May 7, 2011 © Ulrich Theobald

Emperor Wei Wendi 魏文帝 (r. 220-226), personal name Cao Pi 曹丕 (187-226), courtesy name Zihuan 子桓, was the second son of the warlord Cao Cao 曹操 and founder of the Wei dynasty 魏 (220-265) that ruled over one of the Three Empires 三國 (220-280). He came from the district of Qiaoxian 譙縣 (modern Boxian 亳縣, Anhui) and was made Leader of the court gentlemen for miscellaneous uses (wuguan zhonglangjiang 五官中郎將) and Vice Counsellor-in-chief (fu chengxiang 副丞相) during the time when his father already dominated the court of the Later Han dynasty 後漢 (25-220). In 217 he was nominated heir (taizi 太子 "crown prince") of Cao Cao. On the death of his father, he succeeded his father as Prince of Wei 魏王 and Counsellor-in-chief. Shortly later he deposed Emperor Xian 漢獻帝 (r. 189-220) and proclaimed the Wei dynasty. As an emperor, he also proclaimed a new reign motto and shifted the capital back from the provisional seat in Xuxian 許縣 (modern Xuchang 許昌, Shanxi), where his father had had his stronghold, back to Luoyang 洛陽.

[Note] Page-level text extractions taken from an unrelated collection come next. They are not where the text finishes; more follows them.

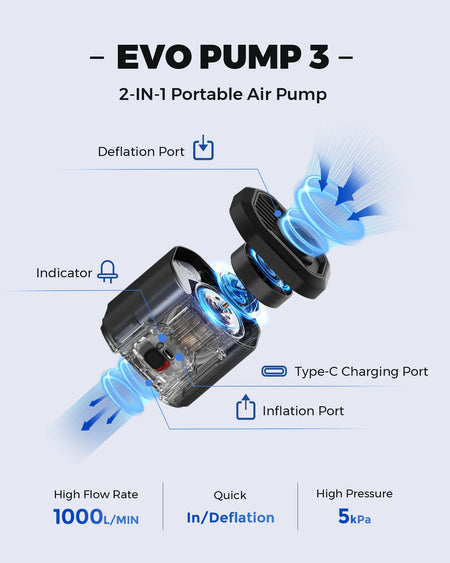 – EVO PUMP 3 –

2-IN-1 Portable Air Pump

Deflation Port

Indicator

Type-C Charging Port

Inflation Port

High Flow Rate
1000L/MIN

Quick
In/Deflation

High Pressure
5kPa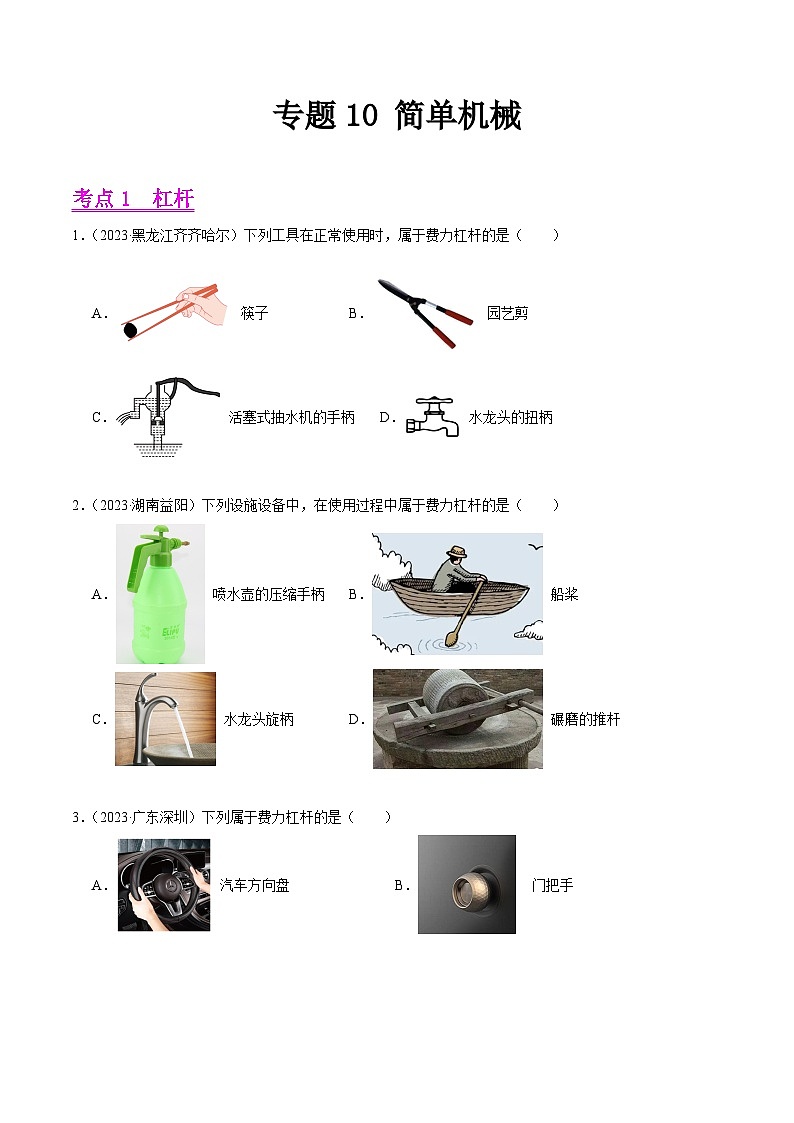 专题 10 简单机械

考点 1 杠杆

1.（2023·黑龙江齐齐哈尔）下列工具在正常使用时，属于费力杠杆的是（　　）

A. 筷子　B. 园艺剪

C. 活塞式抽水机的手柄　D. 水龙头的扭柄

2.（2023·湖南益阳）下列设施设备中，在使用过程中属于费力杠杆的是（　　）

A. 喷水壶的压缩手柄　B. 船桨

C. 水龙头旋柄　D. 碾磨的推杆

3.（2023·广东深圳）下列属于费力杠杆的是（　　）

A. 汽车方向盘　B. 门把手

Cao Pi tried strengthening the power of the emperor by cutting the importance of the offices of the Three Dukes (sangong 三公) and giving more responsibility to the imperial secretariat (shangshutai 尚書臺). He could thus reign through a bureaucratic institution of clerks rather than with the support of powerful persons, and, in a very legalist manner, gained more power by making himself free of the influence of generals and relatives of empresses which had been a problem through the whole Han period. Cao Pi was also very careful with granting titles of nobility and only gave territories to princes and meritorious officials that would not provide them with sufficient economical and military resources to challenge the central government. At the same time, state officials supervised all activities of the princes and marquesses. Disobedience among the nobility was ruthlessly punished. For the recruitment of able persons staffing the bureaucracy, Cao Pi introduced the system of the nine ranks (jiupin zhongzheng zhi 九品中正制) by which all eminent families were classified into one of nine categories from which officials could be recruited for all nine ranks of the bureaucracy.

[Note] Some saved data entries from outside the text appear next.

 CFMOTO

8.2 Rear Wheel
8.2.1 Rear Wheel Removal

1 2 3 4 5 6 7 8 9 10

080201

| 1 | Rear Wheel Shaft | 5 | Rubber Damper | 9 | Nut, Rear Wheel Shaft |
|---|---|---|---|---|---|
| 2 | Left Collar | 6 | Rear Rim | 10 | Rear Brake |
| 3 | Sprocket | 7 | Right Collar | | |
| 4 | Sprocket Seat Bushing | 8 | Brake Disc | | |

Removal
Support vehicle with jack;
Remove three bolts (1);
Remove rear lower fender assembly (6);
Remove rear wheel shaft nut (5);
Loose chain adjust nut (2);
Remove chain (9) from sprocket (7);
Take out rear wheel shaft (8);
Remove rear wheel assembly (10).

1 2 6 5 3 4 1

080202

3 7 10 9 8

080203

Cao Pi personally led three campaigns against the empire of Wu 吳 (222-280) in China's southwest, but he failed three times to defeat emperor Sun Quan 孫權, not to speak of conquering his empire.

Cao Pi's posthumous title is "Cultivated Emperor", Wendi 文帝. This is because Cao Pi is known for his love of literature, especially poetry. Like his brother Cao Zhi 曹植, he wrote a lot of poems, and his Yan ge xing 燕歌行 is one of the first poems written in seven-syllable verses. His book Dianlun 典論 "On the standards of literature", of which only the chapter Lunwen 論文 "Discussing literature" has survived, is China's oldest literary critique.

Sources:
Zhu Zongbin 祝總斌 (1992), "Wei Wendi Cao Pi 魏文帝曹丕", in Zhongguo da baike quanshu 中國大百科全書, part Zhongguo lishi 中國歷史 (Beijing/Shanghai: Zhongguo da baike quanshu chubanshe), Vol. 3, 1213.
Goodman, Howard L. (1998). Ts’ao P’i Transcendent: The Political Culture of Dynasty-Founding in China at the End of the Han (Seattle: Curzon).
Leban, Carl (1982). "Managing Heaven’s Mandate: Coded Communication in the Accession of Ts’ao P’ei, A.D. 220", in David Roy and Tsuen-Hsuin Hsien, eds. Ancient China: Studies in Early Civilization (Hong Kong: Chinese University Press), 315-342.